- The Washington Times - Thursday, April 24, 2003

The head of the space shuttle program said yesterday the inquiry into the Columbia tragedy will help NASA improve the shuttle program.
But Ron Dittemore did little second guessing about the agency's handling of the events leading up to the Feb. 1 explosion that killed seven astronauts.
He made the statement at NASA headquarters during a press conference yesterday held to announce his resignation. The announcement had been expected all week.
Mr. Dittemore, who headed NASA's $3.5 billion shuttle program the past four years, declined to say whether the agency made the wrong decisions while analyzing damage to Columbia from foam insulation on its external fuel tank.
"I think the thing to concentrate on is that over the last two months we have learned a lot about our systems and capabilities. I believe we will find some lessons learned … so our focus is not on looking at the past but moving toward the future," he said.

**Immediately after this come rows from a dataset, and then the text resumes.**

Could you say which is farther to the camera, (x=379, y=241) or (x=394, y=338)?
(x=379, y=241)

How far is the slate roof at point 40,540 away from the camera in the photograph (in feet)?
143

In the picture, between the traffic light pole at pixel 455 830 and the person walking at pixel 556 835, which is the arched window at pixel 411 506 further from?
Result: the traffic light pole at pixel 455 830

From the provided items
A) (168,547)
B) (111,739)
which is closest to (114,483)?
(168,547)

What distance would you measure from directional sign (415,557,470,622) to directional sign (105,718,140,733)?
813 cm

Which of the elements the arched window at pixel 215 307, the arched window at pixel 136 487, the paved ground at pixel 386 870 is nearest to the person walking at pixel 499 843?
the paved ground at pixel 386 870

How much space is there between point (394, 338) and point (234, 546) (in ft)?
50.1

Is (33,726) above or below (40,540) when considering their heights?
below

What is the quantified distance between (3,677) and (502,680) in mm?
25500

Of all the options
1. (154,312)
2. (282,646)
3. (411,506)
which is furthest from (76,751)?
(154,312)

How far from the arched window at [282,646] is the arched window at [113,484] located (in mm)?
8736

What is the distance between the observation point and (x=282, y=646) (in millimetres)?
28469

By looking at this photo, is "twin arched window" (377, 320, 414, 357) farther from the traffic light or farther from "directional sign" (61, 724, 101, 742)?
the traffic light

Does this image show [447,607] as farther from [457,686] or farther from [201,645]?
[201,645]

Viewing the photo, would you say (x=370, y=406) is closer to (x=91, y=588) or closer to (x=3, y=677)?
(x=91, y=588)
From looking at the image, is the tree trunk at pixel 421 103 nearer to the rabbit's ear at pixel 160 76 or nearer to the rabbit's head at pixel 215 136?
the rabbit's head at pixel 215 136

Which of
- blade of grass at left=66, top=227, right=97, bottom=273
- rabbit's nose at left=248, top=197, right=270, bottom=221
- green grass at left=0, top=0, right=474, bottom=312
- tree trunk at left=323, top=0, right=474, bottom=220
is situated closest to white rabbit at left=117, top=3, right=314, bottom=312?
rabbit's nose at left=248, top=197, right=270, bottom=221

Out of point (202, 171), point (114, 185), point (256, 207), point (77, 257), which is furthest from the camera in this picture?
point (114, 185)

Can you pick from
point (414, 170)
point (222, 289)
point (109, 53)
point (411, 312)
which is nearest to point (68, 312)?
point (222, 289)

With his boss, Michael Kostelnik, at his side, Mr. Dittemore declined to say whether it was a mistake not to ask the National Imaging and Mapping Agency to use spy satellites to photograph Columbia during its orbit. Some NASA engineers said the images could have helped determine the scope of damage to the orbiter's left wing.
Mr. Dittemore, who works at theJohnson Space Center in Houston, did acknowledge that a closer look at damage from foam during a prior shuttle mission might have helped the agency measure damage to Columbia. The Space Shuttle Atlantis was damaged during liftoff Oct. 7 by foam insulation from its fuel tank.
"Whether or not we nailed everything and pounded it flat, I think hindsight might call that into question. But at the time we followed our processes and we investigated it as thoroughly as we thought we could," Mr. Dittemore said.
Columbia investigators believe a 2-pound piece of foam from the shuttle's external fuel tank pierced the left wing, allowing scorching gases to burn the orbiter during re-entry. The 13-member board hasn't completed its inquiry, though it released two interim recommendations last week. In one of those, it urged NASA to more closely inspect for damage the 22 carbon panels lining the front edge of the shuttle's wings.
Mr. Dittemore said it has been difficult for NASA to run the shuttle program with so few government workers, but he said it hasn't jeopardized shuttle safety. The agency turned to contract workers employed by private-sector firms to save money. The shuttle program now employs about 2,000 NASA workers and 15,000 contractors.
"It certainly has been a challenge for us to respond with the decreasing work force on the civil servant side," he said.
Mr. Dittemore, who has worked for NASA for 26 years, said he made his decision to leave the agency before the Columbia tragedy. Once the shuttle blew apart, "all personal plans had to take a back seat," he said.
He said he plans to remain with the space agency until investigators complete their inquiry, and he declined to say where he'll work after leaving NASA.
Mr. Dittemore was the primary source of information after Columbia disintegrated over Texas during its descent. He told reporters there was little that could have been done for Columbia even if NASA knew about damage to the shuttle's left wing. He also doubted that foam insulation could have caused enough damage to the orbiter to lead to catastrophic damage.
Howard McCurdy, an American University professor who has written about NASA's history and culture, said Mr. Dittemore will be remembered for his openness during the Columbia press conferences.
"His legacy is more likely to be one where he's respected for his openness in the aftermath of Columbia. He and [NASA Administrator Sean] O'Keefe could have gone to the bunkers and released information grudgingly. He didn't do that," Mr. McCurdy said.
Mr. Dittemore said in his resignation letter that he is "confident we will find the root cause of the Columbia accident, fix it and return to flight soon."
He said it makes sense to leave once the investigation board files its final report so the next shuttle program manager can implement recommendations in the document.
Mr. Kostelnik, Mr. Dittemore's direct boss, said some people have been contacted about taking over the job. NASA will look inside NASA but consider candidates from outside the agency.
Mr. Kostelnik said NASA hopes to resume space shuttle flights within a year.